> [Task description] Extract the text of every item below line for line and without changes, leaving out the pictures.

> [Supplied material]

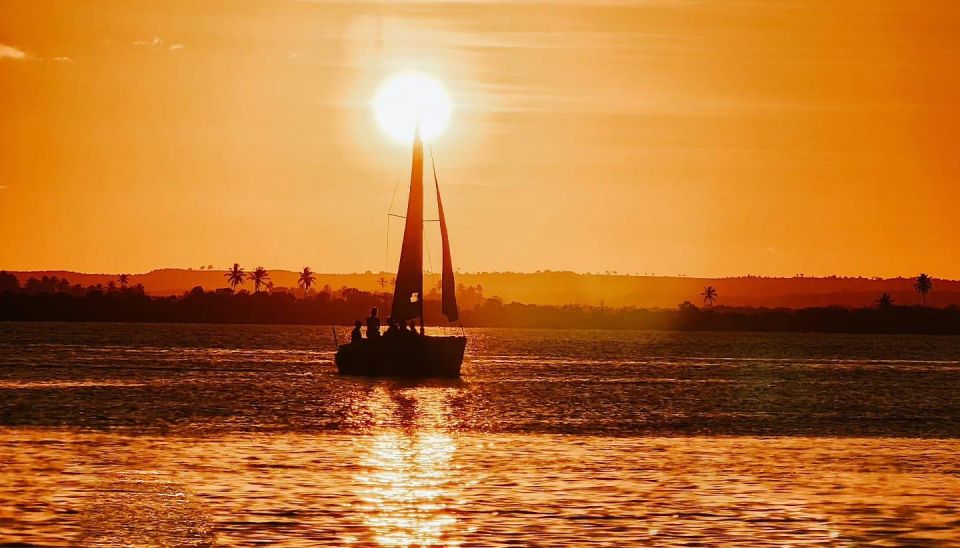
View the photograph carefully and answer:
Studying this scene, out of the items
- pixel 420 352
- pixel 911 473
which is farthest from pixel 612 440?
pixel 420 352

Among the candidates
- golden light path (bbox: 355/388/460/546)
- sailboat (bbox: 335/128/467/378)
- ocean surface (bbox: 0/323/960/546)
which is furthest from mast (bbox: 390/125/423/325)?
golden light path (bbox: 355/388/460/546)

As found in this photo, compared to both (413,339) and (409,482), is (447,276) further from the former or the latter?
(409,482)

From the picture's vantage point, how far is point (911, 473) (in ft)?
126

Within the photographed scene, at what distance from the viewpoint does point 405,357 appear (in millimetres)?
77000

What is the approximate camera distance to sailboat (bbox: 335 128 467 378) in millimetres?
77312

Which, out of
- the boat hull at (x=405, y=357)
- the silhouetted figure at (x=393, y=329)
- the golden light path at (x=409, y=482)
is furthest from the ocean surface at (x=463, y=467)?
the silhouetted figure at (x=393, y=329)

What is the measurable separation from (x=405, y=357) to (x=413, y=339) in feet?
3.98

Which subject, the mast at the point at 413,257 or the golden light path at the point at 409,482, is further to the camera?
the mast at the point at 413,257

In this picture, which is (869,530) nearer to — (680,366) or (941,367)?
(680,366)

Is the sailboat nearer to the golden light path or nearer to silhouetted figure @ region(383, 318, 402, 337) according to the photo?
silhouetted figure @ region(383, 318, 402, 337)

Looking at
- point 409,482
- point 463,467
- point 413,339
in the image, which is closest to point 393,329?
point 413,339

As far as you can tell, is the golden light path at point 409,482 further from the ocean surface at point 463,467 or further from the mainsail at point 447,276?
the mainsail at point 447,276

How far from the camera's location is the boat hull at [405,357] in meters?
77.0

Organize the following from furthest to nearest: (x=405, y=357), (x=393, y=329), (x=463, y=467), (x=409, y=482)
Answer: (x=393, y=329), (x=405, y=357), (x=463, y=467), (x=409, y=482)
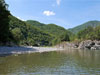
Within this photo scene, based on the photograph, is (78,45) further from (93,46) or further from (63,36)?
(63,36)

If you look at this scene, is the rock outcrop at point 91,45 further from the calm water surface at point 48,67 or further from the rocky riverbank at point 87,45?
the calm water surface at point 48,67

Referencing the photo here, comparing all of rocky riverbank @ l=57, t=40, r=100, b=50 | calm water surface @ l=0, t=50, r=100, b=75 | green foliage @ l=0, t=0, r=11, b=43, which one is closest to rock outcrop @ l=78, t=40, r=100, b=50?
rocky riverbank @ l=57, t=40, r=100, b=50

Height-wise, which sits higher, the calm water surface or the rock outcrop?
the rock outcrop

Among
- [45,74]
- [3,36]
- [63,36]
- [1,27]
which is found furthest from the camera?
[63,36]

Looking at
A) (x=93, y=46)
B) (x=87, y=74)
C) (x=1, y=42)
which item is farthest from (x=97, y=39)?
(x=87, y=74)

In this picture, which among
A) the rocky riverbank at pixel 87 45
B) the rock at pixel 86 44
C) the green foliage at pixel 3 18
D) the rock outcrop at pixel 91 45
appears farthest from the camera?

> [The reply]
View the photograph carefully and answer:
Studying this scene, out of the items
- pixel 420 352
- pixel 911 473
which is farthest from pixel 612 440?
pixel 420 352

Among the candidates
- golden light path (bbox: 355/388/460/546)
- sailboat (bbox: 335/128/467/378)
- ocean surface (bbox: 0/323/960/546)
which is furthest from mast (bbox: 390/125/423/325)?
golden light path (bbox: 355/388/460/546)

As found in this photo, compared to both (413,339) and (409,482), is (447,276) further from the former or the latter?
(409,482)

From the picture's vantage point, how far is point (911, 473) (in ft)?
126

Within the photographed scene, at what distance from the viewpoint does point 405,357 appear (in millimetres)?
77000

What is the approximate camera distance to sailboat (bbox: 335 128 467 378) in millimetres?
77312

Which, out of
- the boat hull at (x=405, y=357)
- the silhouetted figure at (x=393, y=329)
- the golden light path at (x=409, y=482)
is furthest from the ocean surface at (x=463, y=467)?
the silhouetted figure at (x=393, y=329)

What is the measurable separation from (x=405, y=357) to (x=413, y=339) in feet?
3.98

Which subject, the mast at the point at 413,257 or the golden light path at the point at 409,482, is further to the camera?
the mast at the point at 413,257

In this picture, which is (869,530) nearer to — (680,366) or (941,367)?
(680,366)

Is the sailboat nearer to the golden light path or nearer to silhouetted figure @ region(383, 318, 402, 337) according to the photo?
silhouetted figure @ region(383, 318, 402, 337)

Looking at
- point 409,482
- point 463,467
- point 413,339
in the image, which is closest to point 393,329?
point 413,339

As far as you can tell, is the golden light path at point 409,482 further from the ocean surface at point 463,467 or further from the mainsail at point 447,276?
the mainsail at point 447,276

How far from the camera's location is the boat hull at [405,357] in meters?
77.0

Organize the following from furthest to nearest: (x=405, y=357), (x=393, y=329), (x=463, y=467), (x=409, y=482)
Answer: (x=393, y=329), (x=405, y=357), (x=463, y=467), (x=409, y=482)
Within this photo scene, based on the photograph, is (78,45) further from (93,46) or further from (63,36)?
(63,36)

If you look at this scene, is the rock outcrop at point 91,45 further from the calm water surface at point 48,67 or further from the rocky riverbank at point 87,45?
the calm water surface at point 48,67

Referencing the photo here, comparing all of rocky riverbank @ l=57, t=40, r=100, b=50 | calm water surface @ l=0, t=50, r=100, b=75 | green foliage @ l=0, t=0, r=11, b=43, which one is closest to rock outcrop @ l=78, t=40, r=100, b=50?
rocky riverbank @ l=57, t=40, r=100, b=50

Height-wise, which sits higher, the calm water surface or the rock outcrop?
the rock outcrop

Among
- [45,74]
- [3,36]
- [63,36]
- [1,27]
which is found furthest from the camera?
[63,36]

Looking at
A) (x=93, y=46)
B) (x=87, y=74)
C) (x=1, y=42)
which item is farthest from (x=97, y=39)?
(x=87, y=74)

In this picture, which among
A) the rocky riverbank at pixel 87 45
B) the rock at pixel 86 44
C) the green foliage at pixel 3 18
D) the rock outcrop at pixel 91 45
appears farthest from the camera?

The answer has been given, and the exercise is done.